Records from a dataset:
• • •

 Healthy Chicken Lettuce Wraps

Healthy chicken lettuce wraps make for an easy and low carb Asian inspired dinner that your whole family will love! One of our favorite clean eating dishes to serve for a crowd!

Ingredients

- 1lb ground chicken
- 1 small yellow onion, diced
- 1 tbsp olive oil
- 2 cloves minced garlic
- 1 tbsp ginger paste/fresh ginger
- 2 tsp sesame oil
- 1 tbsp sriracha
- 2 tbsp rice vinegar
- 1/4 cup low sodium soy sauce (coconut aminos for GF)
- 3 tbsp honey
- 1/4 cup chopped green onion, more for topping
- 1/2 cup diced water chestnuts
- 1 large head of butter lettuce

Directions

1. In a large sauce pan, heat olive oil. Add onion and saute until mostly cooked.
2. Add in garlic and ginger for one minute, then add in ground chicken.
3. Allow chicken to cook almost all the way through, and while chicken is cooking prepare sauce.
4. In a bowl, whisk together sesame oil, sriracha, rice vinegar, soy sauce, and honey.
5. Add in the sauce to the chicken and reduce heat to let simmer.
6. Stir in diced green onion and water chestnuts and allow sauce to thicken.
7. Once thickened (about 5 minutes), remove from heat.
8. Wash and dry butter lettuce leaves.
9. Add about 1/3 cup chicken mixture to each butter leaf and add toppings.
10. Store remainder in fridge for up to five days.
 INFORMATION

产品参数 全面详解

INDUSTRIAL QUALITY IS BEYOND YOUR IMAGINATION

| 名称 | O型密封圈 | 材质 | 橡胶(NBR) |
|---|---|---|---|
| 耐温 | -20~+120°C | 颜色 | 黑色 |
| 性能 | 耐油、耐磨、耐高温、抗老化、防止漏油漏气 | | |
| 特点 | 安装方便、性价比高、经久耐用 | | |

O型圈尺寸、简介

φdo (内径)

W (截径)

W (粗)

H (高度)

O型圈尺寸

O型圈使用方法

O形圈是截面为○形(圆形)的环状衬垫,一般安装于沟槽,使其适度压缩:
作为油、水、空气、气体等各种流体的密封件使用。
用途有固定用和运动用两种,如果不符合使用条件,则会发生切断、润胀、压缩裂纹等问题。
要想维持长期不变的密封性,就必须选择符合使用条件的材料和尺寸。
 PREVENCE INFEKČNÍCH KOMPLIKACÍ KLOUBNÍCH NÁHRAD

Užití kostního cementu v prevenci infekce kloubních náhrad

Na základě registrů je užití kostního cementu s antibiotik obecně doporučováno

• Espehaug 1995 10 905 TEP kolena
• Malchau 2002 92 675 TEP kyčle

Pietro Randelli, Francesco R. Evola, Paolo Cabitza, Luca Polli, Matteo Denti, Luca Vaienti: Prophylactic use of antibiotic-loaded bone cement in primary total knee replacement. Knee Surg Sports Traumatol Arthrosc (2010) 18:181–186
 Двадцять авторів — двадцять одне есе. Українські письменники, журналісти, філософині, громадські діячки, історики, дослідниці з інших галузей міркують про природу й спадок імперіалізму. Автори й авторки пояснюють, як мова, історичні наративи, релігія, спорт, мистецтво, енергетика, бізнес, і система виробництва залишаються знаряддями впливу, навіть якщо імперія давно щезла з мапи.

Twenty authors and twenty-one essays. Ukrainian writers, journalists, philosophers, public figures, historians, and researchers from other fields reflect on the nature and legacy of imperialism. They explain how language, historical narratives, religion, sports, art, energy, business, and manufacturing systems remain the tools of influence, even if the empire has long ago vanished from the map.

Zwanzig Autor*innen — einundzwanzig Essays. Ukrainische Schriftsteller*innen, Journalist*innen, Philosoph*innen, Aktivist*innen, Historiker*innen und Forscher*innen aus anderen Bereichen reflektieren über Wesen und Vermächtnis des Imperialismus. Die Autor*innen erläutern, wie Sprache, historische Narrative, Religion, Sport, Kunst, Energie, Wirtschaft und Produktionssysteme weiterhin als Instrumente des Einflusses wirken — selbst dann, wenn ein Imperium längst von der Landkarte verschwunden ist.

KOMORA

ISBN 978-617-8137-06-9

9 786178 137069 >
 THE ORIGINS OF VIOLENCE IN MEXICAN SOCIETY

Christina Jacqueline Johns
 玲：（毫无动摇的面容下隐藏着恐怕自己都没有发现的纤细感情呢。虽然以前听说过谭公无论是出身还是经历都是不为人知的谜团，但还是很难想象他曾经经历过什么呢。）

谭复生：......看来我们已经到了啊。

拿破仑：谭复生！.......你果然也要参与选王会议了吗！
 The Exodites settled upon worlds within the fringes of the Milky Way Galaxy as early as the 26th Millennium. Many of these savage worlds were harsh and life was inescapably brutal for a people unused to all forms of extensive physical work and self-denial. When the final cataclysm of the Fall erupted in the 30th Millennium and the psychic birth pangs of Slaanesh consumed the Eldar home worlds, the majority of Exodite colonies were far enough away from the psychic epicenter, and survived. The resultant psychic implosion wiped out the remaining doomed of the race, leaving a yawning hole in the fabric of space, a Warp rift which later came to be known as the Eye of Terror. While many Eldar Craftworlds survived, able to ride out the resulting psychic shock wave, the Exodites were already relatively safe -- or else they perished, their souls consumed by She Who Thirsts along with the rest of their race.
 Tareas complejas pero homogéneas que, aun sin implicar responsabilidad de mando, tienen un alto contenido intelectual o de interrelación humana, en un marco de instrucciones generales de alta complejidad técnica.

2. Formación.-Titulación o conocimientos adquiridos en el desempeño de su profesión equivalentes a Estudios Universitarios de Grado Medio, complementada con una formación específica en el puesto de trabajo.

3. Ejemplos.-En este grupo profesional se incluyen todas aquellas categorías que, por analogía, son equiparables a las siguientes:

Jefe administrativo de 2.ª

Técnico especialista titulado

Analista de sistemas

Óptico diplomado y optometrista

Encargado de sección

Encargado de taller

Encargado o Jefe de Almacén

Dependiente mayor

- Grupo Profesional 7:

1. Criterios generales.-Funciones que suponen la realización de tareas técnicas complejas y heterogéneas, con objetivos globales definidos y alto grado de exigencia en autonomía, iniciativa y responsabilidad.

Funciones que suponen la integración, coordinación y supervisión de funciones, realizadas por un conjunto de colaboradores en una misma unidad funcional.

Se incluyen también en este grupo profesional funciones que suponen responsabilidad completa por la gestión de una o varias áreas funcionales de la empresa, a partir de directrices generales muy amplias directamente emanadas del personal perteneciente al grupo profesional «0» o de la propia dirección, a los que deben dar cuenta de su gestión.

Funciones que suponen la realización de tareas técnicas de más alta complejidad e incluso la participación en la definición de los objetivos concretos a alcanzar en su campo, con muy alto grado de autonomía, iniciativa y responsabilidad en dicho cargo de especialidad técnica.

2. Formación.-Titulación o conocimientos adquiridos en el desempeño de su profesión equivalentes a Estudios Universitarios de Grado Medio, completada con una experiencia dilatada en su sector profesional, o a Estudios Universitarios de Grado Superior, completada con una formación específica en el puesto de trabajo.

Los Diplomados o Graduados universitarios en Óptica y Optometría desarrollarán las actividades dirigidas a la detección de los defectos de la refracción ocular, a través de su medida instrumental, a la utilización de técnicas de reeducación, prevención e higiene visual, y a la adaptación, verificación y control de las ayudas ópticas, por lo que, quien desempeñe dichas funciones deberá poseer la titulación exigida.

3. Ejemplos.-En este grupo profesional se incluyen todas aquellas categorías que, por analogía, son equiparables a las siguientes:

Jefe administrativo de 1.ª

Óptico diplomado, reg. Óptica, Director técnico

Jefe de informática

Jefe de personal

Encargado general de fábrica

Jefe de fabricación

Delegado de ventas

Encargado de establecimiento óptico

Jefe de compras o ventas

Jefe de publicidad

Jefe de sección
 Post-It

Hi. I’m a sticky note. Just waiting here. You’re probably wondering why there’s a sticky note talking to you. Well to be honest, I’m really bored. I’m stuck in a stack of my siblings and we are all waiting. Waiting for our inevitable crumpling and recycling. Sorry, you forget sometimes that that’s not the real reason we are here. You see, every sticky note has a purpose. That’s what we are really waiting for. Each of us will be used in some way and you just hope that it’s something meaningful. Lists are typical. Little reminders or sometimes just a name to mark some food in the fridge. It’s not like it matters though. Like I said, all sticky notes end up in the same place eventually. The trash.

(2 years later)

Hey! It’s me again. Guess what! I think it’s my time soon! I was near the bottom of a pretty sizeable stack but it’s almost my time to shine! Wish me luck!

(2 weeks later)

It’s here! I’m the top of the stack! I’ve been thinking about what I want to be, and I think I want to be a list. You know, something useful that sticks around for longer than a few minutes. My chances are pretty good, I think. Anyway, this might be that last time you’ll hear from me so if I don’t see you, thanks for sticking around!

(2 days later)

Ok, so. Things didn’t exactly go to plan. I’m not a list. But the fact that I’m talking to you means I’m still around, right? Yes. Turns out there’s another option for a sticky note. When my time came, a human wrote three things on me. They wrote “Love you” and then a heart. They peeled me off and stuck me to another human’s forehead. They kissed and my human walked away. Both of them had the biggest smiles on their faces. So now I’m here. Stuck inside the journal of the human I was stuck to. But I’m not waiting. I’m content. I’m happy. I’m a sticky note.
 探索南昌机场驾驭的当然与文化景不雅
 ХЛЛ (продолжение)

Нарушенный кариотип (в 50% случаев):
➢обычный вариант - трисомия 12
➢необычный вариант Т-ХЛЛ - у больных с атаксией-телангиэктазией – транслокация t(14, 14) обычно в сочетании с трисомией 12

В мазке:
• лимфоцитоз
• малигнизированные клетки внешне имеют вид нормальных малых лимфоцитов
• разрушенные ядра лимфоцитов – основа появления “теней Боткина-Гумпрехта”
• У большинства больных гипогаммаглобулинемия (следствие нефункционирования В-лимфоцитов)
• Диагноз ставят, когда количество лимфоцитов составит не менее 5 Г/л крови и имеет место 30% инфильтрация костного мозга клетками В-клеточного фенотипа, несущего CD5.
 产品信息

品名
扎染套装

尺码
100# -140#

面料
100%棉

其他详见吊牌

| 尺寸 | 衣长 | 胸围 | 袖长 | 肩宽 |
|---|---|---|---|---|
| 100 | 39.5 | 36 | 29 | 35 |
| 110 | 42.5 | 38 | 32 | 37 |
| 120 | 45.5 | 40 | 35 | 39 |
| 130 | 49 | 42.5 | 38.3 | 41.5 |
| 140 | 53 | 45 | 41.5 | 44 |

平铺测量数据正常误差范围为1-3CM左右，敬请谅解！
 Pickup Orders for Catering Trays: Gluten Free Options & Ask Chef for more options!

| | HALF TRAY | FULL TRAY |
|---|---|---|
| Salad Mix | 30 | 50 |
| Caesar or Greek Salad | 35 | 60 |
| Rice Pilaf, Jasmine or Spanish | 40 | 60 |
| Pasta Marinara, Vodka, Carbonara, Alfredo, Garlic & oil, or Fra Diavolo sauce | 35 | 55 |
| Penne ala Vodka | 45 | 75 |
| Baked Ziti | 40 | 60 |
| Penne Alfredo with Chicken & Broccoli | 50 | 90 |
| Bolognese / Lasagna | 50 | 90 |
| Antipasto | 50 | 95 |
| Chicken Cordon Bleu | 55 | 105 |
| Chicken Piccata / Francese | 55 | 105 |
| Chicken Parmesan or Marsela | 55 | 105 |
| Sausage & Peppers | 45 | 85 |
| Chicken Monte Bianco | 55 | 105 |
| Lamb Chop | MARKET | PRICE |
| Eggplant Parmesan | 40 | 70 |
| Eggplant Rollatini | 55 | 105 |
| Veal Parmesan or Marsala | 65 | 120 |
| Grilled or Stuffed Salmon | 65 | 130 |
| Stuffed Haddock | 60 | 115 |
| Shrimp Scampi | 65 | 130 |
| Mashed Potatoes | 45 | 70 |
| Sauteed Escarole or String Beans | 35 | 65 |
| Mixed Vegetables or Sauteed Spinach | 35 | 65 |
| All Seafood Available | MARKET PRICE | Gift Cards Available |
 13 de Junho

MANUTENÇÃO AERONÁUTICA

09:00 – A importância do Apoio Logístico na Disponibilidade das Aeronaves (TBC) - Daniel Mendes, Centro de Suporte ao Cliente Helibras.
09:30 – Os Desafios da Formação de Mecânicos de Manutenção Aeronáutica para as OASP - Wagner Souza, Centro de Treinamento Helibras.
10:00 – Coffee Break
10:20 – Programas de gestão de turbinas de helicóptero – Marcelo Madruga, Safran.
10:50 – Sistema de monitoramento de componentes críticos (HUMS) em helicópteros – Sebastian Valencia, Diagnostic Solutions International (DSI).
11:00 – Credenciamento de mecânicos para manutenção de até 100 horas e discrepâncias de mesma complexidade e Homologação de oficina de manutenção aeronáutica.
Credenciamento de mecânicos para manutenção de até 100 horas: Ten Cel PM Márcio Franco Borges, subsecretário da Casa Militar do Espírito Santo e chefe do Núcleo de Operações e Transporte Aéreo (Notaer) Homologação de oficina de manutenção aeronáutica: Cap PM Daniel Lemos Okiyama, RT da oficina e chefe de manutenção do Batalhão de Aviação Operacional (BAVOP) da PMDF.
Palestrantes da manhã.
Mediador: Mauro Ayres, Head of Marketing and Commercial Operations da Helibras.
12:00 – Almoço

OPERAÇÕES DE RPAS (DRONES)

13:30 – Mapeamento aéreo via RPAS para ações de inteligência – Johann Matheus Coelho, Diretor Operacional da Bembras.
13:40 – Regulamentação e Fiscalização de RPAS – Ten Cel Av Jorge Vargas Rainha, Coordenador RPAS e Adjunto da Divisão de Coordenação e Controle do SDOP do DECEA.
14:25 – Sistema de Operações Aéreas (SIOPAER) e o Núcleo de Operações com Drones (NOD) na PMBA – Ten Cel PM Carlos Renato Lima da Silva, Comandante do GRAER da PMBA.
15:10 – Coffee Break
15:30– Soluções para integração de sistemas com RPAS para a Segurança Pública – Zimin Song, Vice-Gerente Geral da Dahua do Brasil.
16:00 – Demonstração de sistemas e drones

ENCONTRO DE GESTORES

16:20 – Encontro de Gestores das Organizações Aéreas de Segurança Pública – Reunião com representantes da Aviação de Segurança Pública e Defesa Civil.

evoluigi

• • •

** Problem **
Please output only the lines from the first line of the entries through the line with "7. Once thickened", both included, exactly as written.

** Answer box **
 Healthy Chicken Lettuce Wraps

Healthy chicken lettuce wraps make for an easy and low carb Asian inspired dinner that your whole family will love! One of our favorite clean eating dishes to serve for a crowd!

Ingredients

- 1lb ground chicken
- 1 small yellow onion, diced
- 1 tbsp olive oil
- 2 cloves minced garlic
- 1 tbsp ginger paste/fresh ginger
- 2 tsp sesame oil
- 1 tbsp sriracha
- 2 tbsp rice vinegar
- 1/4 cup low sodium soy sauce (coconut aminos for GF)
- 3 tbsp honey
- 1/4 cup chopped green onion, more for topping
- 1/2 cup diced water chestnuts
- 1 large head of butter lettuce

Directions

1. In a large sauce pan, heat olive oil. Add onion and saute until mostly cooked.
2. Add in garlic and ginger for one minute, then add in ground chicken.
3. Allow chicken to cook almost all the way through, and while chicken is cooking prepare sauce.
4. In a bowl, whisk together sesame oil, sriracha, rice vinegar, soy sauce, and honey.
5. Add in the sauce to the chicken and reduce heat to let simmer.
6. Stir in diced green onion and water chestnuts and allow sauce to thicken.
7. Once thickened (about 5 minutes), remove from heat.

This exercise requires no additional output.